Cette précipitation va droit dans le mur puisque l'école élémentaire n'utilisera plus cette compétence tant et tant de fois entraînée, évaluée, corrigée, reprise. Elle va d'autant plus dans le mur qu'en plus de l'entraînement à des gestes inutiles (les traits rectilignes qu'ils soient horizontaux, verticaux ou obliques n'existent pas dans l'écriture cursive), elle engendre bien souvent des échecs ou même des blocages dont le cas était prévu dès l'origine. C'est en effet la première fois où des programmes scolaires se sont mis à évoquer, avant même d'être appliqués en classe, de la mise en place d'une nécessaire différenciation pédagogique !
Ce qui signifie dès le début que ces rédacteurs savaient que leurs recommandations et l'organisation des exercices qu'ils proposaient ne permettraient pas de compléter l'éducation familiale de chacun ni de préparer efficacement tous les enfants à la scolarité élémentaire ! Et que malgré cette certitude d'échec programmé, ils ont continué, persisté (mais pas signé) et ont ainsi contraint tous les enfants, même parfois les plus dégourdis, à être satisfaits d'écrire comme des chacals et de dessiner à six ans comme des bébés de trois ans.
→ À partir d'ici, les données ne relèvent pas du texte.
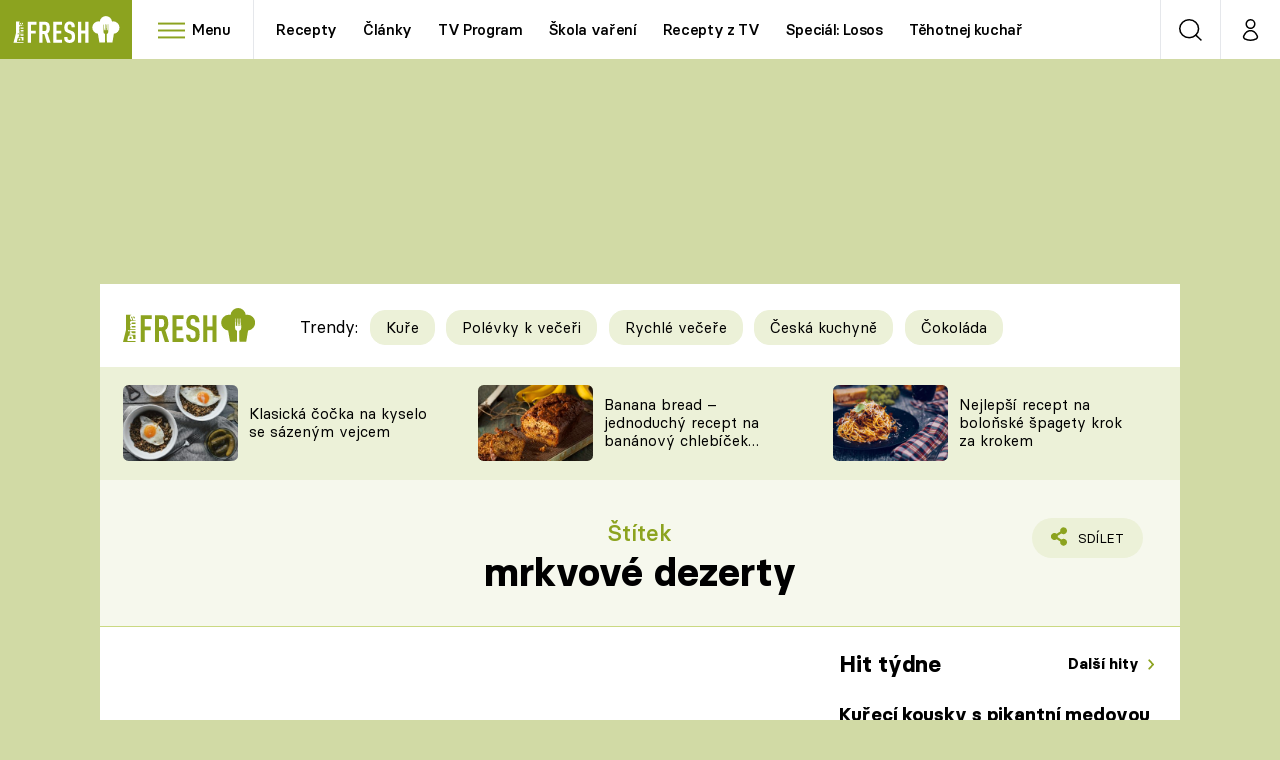

--- FILE ---
content_type: image/svg+xml
request_url: https://assets.fresh.iprima.cz/images/logo-prima-fresh-with-bg.svg
body_size: 1541
content:
<svg xmlns="http://www.w3.org/2000/svg" width="134" height="60" viewBox="0 0 134 60">
  <g id="Group_3353" data-name="Group 3353" transform="translate(0 -53)">
    <g id="Group_3352" data-name="Group 3352">
      <rect id="Rectangle" width="134" height="60" transform="translate(0 53)" fill="#8ca31f"/>
    </g>
    <g id="logo-w" transform="translate(13.704 69.348)">
      <path id="Fill-1" d="M17.956,8.973v6.072h4.8v3.036h-4.8v9.258H14.619V5.937h8.91V8.973Z" transform="translate(-0.233 -0.245)" fill="#fff"/>
      <path id="Fill-2" d="M33.839,12.25a10.33,10.33,0,0,0-.074-1.262,3.548,3.548,0,0,0-.283-1.052,1.6,1.6,0,0,0-.626-.706,2.028,2.028,0,0,0-1.072-.255H29.726v6.553h2.056a2.028,2.028,0,0,0,1.072-.255,1.594,1.594,0,0,0,.626-.706,3.544,3.544,0,0,0,.283-1.052,10.321,10.321,0,0,0,.074-1.262Zm.536,15.09L31.6,18.562H29.726v8.777H26.389V5.937h5.364q2.92,0,4.172,1.488t1.252,4.825a10.1,10.1,0,0,1-.507,3.4A3.977,3.977,0,0,1,34.7,17.841l3.158,9.5Z" transform="translate(-0.382 -0.245)" fill="#fff"/>
      <path id="Fill-4" d="M40.815,27.339V5.937h8.91V8.973H44.153v6.072h4.8v3.036h-4.8V24.3h5.572v3.036Z" transform="translate(-0.565 -0.245)" fill="#fff"/>
      <path id="Fill-6" d="M63.007,21.416a11.837,11.837,0,0,1-.283,2.795,3.951,3.951,0,0,1-1.088,1.925,4.909,4.909,0,0,1-1.683,1.022,6.929,6.929,0,0,1-2.459.391,5.544,5.544,0,0,1-4.112-1.413A4.186,4.186,0,0,1,52.31,24.3a10.444,10.444,0,0,1-.3-2.765h3.337a7.014,7.014,0,0,0,.119,1.429,2.2,2.2,0,0,0,.477.977,1.964,1.964,0,0,0,.611.406,2.323,2.323,0,0,0,.939.165,1.99,1.99,0,0,0,1.609-.6,2.157,2.157,0,0,0,.447-.946,7.065,7.065,0,0,0,.119-1.429,11.123,11.123,0,0,0-.075-1.412,2.468,2.468,0,0,0-.3-.947,2.093,2.093,0,0,0-.611-.646,4.761,4.761,0,0,0-1.013-.511l-2.533-1.052a6.291,6.291,0,0,1-1.37-.752,3.234,3.234,0,0,1-.909-1.037,4.908,4.908,0,0,1-.507-1.488,11.561,11.561,0,0,1-.164-2.1,7.387,7.387,0,0,1,.432-2.6,4.867,4.867,0,0,1,1.3-1.939A5.206,5.206,0,0,1,55.513,6.1a5.707,5.707,0,0,1,2.041-.346,5.279,5.279,0,0,1,3.814,1.292,4.359,4.359,0,0,1,1.162,1.969,9.93,9.93,0,0,1,.327,2.69H59.521a8.494,8.494,0,0,0-.089-1.293,2.119,2.119,0,0,0-.417-.992,1.747,1.747,0,0,0-1.49-.631,1.953,1.953,0,0,0-.849.165,1.826,1.826,0,0,0-.581.436,3.2,3.2,0,0,0-.566,2.1,8.661,8.661,0,0,0,.06,1.112,1.927,1.927,0,0,0,.253.767,1.89,1.89,0,0,0,.537.556,4.009,4.009,0,0,0,.909.451l2.5,1.022a6.878,6.878,0,0,1,1.579.872,3.477,3.477,0,0,1,.983,1.172,5.4,5.4,0,0,1,.506,1.653,15.364,15.364,0,0,1,.149,2.315" transform="translate(-0.706 -0.243)" fill="#fff"/>
      <path id="Fill-8" d="M73.584,27.339V17.991H69.443v9.348H66.105V5.937h3.338v9.018h4.141V5.937h3.338v21.4Z" transform="translate(-0.885 -0.245)" fill="#fff"/>
      <path id="Fill-10" d="M102.267,5.541a6.163,6.163,0,0,0-1.388.163,6.244,6.244,0,0,0-12.406,0,6.155,6.155,0,0,0-1.388-.163,6.317,6.317,0,0,0-.506,12.6L88.1,27.171h5.536L93.8,18.35a2.039,2.039,0,0,1-1.571-1.99V14.486l.169-5.92h.369l.169,5.92h.7l.169-5.92h.369l.169,5.92h.684l.169-5.92h.368l.169,5.92h.684l.168-5.92h.369l.168,5.92V16.36a2.04,2.04,0,0,1-1.57,1.99l.16,8.821h5.536l1.523-9.026a6.317,6.317,0,0,0-.506-12.6" transform="translate(-1.071 -0.172)" fill="#fff"/>
      <path id="Fill-12" d="M6.976,15.082c0,.535.309.764,1.245.764h2.045V14.521H7.851c-.538,0-.875.158-.875.561Zm0-2.688c0,.64.494.7,1.235.7h2.054V11.772h-2.5c-.493,0-.785.237-.785.623ZM6.259,23.238a.831.831,0,0,0-.939.75l-.122.976H6.912L7,23.987c.037-.439-.152-.75-.736-.75ZM8.557,8.01c.079.333.22.614.582.614s.521-.289.521-.623c0-.71-.406-.946-1.349-.912a4.344,4.344,0,0,1,.247.921Zm-3.088,9.7-.153,1.065H4.133l.188-1.065Zm-2.973,0L.049,27.32H10.266v-.813H3.557l.433-2.733a2.115,2.115,0,0,1,2.294-1.861c1.539,0,2.1.709,2.04,1.861l-.063,1.19h2V21.629H5.294l.166-1.248h.876v-.015a.96.96,0,0,1-.743-1.137c.011-.09.032-.244.032-.244h1.4L7,19.308c-.04.416.038,1.036.982,1.036h2.283V18.773H5.729L5.871,17.7h4.395v-.427H5.874V15.889H6.5v-.017a1.515,1.515,0,0,1-.76-1.307,1.228,1.228,0,0,1,.742-1.259,1.666,1.666,0,0,1-.742-1.42c0-1.447,1.1-1.54,1.977-1.54h2.548V9.639a1.282,1.282,0,0,1-1.065.474c-1.492,0-1.376-1.612-1.589-2.646-.053-.255-.142-.4-.423-.4-.345,0-.477.412-.477.719a.668.668,0,0,0,.573.745V9.93a1.413,1.413,0,0,1-1.226-.711,2.985,2.985,0,0,1-.318-1.446c0-.951.187-1.875,1.121-2.08H2.5Z" transform="translate(-0.049 -0.242)" fill="#fff"/>
    </g>
  </g>
</svg>


--- FILE ---
content_type: image/svg+xml
request_url: https://assets.fresh.iprima.cz/images/facebook-global-share.62d89e22.svg
body_size: 186
content:
<svg xmlns="http://www.w3.org/2000/svg" width="5.894" height="11.005" viewBox="0 0 5.894 11.005">
  <path id="Icon_awesome-facebook-f" data-name="Icon awesome-facebook-f" d="M7.117,6.19,7.423,4.2H5.512V2.906A1,1,0,0,1,6.635,1.83H7.5V.135A10.594,10.594,0,0,0,5.961,0a2.431,2.431,0,0,0-2.6,2.681V4.2H1.609V6.19H3.359V11H5.512V6.19Z" transform="translate(-1.609)" fill="#8ca31f"/>
</svg>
Tout cela parce qu'ils ont préféré se gargariser d'objectifs éblouissants et employer des termes ronflants pour dire par exemple que L'expression graphisme peut en effet s'appuyer sur une culture très développée dans de nombreuses aires culturelles qui, pour diverses raisons, ne privilégient pas la figuration au lieu de se contenter de continuer à dire que le rôle des enseignants de maternelle, c'est d'aider les enfants à passer d'une expérience peu organisée à une activité construite.
Alors, pour conclure, que faire, dans sa classe, aujourd'hui, pour que la petite Emma et ses copines Frédégonde, Marie-Adélaïde et Hermengarde aient l'occasion de passer d'une expérience peu organisée à une activité construite d'écriture cursive au lieu de pratiquer ces graphismes non figuratifs, symboles d'une ouverture culturelle adulte qui les dépassent ?
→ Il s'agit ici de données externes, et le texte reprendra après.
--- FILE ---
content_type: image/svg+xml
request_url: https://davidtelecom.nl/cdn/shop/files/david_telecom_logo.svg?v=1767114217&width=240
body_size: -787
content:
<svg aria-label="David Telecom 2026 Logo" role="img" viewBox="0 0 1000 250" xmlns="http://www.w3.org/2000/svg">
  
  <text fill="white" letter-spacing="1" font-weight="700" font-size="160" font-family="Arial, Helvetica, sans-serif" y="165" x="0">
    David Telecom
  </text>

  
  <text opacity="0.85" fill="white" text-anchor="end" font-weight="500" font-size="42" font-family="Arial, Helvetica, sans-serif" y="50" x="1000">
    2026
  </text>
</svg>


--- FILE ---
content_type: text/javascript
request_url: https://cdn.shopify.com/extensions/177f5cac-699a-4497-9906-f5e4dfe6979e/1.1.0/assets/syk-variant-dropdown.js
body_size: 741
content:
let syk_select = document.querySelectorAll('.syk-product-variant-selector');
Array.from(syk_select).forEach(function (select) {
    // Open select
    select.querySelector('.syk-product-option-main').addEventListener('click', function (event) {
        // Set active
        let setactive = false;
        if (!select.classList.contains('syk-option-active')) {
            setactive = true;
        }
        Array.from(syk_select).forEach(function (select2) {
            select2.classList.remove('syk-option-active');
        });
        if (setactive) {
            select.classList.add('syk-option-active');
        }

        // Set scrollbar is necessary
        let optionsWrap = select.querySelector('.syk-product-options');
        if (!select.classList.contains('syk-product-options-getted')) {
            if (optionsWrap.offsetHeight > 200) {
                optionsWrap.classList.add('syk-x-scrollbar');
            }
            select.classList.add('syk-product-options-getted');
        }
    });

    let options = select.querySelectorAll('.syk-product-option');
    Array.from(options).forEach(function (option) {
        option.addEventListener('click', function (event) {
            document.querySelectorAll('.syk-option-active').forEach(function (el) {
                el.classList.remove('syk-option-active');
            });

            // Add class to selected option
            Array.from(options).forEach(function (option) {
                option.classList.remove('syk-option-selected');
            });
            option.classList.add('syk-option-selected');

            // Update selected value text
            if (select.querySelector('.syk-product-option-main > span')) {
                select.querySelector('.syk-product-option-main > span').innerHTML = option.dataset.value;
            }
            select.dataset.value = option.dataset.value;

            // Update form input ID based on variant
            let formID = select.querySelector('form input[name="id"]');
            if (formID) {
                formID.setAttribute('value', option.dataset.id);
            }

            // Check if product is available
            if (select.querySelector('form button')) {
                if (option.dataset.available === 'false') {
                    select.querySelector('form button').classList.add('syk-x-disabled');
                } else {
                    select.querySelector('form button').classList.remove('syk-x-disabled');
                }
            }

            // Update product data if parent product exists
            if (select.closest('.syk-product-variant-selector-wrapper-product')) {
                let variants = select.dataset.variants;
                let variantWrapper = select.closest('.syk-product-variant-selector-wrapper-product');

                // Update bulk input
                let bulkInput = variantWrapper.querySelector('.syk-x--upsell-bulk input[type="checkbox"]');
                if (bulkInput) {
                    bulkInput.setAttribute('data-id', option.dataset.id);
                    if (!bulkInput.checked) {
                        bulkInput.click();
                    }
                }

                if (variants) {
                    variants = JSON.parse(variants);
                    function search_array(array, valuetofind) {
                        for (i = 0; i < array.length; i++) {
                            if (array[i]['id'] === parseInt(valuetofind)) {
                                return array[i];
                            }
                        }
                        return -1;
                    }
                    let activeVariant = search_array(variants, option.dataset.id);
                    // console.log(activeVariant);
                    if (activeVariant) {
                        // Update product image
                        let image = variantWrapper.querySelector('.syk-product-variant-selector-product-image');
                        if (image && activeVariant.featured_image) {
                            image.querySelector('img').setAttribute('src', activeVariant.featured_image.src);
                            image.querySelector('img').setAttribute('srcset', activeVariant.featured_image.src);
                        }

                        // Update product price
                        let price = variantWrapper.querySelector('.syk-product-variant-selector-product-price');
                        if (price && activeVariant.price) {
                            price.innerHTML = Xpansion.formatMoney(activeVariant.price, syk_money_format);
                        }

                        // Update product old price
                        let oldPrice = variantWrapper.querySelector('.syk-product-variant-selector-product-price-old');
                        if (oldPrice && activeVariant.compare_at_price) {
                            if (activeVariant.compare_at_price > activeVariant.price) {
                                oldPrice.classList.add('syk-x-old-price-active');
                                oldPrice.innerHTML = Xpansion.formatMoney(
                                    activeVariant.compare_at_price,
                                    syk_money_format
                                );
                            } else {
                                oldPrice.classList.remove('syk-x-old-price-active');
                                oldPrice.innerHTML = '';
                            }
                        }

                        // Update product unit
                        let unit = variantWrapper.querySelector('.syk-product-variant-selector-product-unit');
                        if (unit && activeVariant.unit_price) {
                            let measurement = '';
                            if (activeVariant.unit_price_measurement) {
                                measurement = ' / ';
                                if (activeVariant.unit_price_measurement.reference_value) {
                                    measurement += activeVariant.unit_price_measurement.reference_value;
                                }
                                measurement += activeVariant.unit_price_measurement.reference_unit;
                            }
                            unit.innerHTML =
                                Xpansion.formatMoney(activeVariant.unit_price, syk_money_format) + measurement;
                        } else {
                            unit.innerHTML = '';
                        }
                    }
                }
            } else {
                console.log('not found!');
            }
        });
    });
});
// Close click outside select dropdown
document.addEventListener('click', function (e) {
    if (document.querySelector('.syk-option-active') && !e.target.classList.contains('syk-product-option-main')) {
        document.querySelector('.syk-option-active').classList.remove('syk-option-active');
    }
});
C'est tout simple. Leur donner de la pâte à modeler, du sable humide, de la peinture, des éponges, des pinceaux et des brosses, des craies grasses, des crayons de couleur et des feutres de section triangulaire suffisamment fins pour que leur préhension soit aisée pour des doigts dont la longueur et l'épaisseur représentent à peu près le tiers de celles des nôtres, des ciseaux, de la colle en pot à étaler au pinceau, des gommettes, des petits cubes, des perles de tous diamètres, des picots, des blocs de construction, des foulards, des cerceaux, des anneaux, des balles et des ballons, des petits personnages ainsi que tout un univers à leur échelle (véhicules, animaux, meubles, bâtiments en tous genres) et apprenons-leur à être exigeants avec eux-mêmes, chercher à progresser dans leur représentation du monde, affiner leurs gestes et leurs actions.
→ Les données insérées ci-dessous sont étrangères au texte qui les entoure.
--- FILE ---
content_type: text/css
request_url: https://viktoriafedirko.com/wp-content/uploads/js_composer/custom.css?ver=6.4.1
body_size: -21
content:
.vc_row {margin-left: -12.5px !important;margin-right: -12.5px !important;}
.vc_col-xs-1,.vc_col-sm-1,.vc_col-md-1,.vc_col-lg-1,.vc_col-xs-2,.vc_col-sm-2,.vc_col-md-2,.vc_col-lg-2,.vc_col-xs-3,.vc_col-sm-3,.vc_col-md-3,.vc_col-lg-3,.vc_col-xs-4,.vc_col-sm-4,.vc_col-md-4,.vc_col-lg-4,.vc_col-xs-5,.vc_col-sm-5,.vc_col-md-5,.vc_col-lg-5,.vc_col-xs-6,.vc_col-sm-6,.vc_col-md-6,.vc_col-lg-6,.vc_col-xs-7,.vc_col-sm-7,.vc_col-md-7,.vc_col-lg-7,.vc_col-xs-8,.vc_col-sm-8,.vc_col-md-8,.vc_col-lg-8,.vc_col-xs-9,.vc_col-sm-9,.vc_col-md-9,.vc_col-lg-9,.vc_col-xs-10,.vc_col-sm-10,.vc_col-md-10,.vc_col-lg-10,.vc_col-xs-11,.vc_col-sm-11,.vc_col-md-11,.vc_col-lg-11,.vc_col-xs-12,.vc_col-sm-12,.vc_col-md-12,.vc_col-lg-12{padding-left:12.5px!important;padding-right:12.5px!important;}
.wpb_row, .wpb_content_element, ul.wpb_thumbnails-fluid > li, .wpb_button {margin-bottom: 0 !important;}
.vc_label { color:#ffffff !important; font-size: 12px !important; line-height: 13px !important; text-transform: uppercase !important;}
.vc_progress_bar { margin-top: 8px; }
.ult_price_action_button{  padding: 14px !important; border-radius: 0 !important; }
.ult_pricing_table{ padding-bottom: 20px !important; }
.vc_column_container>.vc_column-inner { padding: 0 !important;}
Alors, tout naturellement, sans risque provoqué par des apprentissages prématurés, entre l'âge de cinq ans et demi et celui de six ans, ils pourront commencer à travailler chaque jour l'apprentissage de l'écriture des lettres une dizaine de minutes sur un cahier d'apprentissage de l'écriture cursive, tel l'excellent cahier de Laurence Pierson (Mes cahiers d'écriture - Découverte Vers l'écriture cursive).
Je peux alors vous affirmer qu'ils quitteront l'école maternelle en satisfaisant aux attendus de fin de cycle précisés ici dans le domaine de l'écriture cursive (Copier en cursive un mot ou une très courte phrase dont le sens est connu - Écrire son prénom en écriture cursive sans modèle) bien mieux que ceux qui, dès leurs 4 ans, se sont escrimés à tracer comme ils pouvaient des lignes droites horizontales, verticales et obliques.